TASK DETAILS:
Your copy should match the listing below word for word, with no images in it.

TASK INPUT:
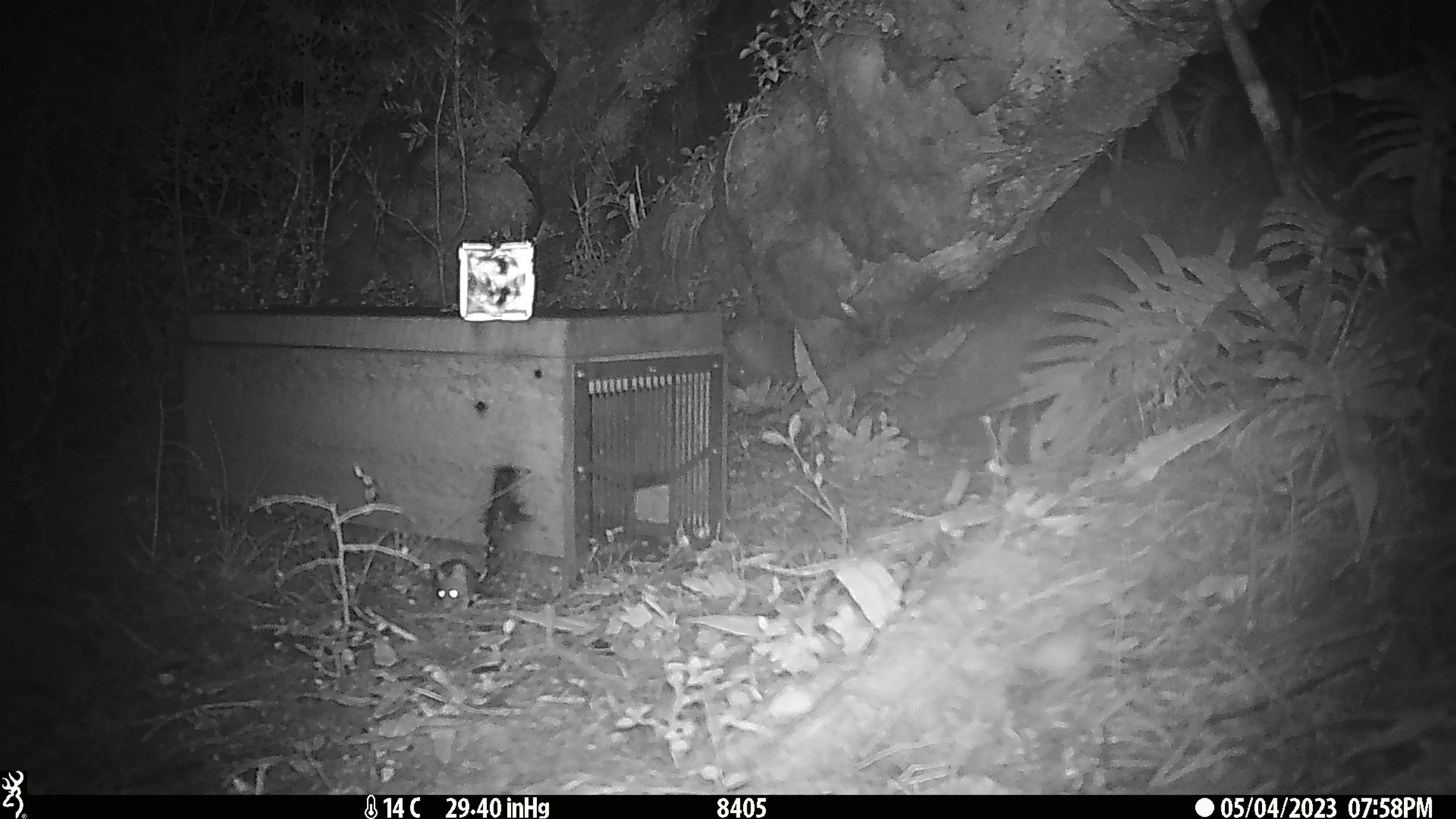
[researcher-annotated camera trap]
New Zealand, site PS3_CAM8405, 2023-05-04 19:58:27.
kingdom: Animalia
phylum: Chordata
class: Mammalia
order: Rodentia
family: Muridae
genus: Mus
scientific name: Mus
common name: mouse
Mouse (Mus).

RESULT FOR THIS EXERCISE:
[researcher-annotated camera trap]
New Zealand, site PS3_CAM8405, 2023-05-04 19:58:27.
kingdom: Animalia
phylum: Chordata
class: Mammalia
order: Rodentia
family: Muridae
genus: Mus
scientific name: Mus
common name: mouse
Mouse (Mus).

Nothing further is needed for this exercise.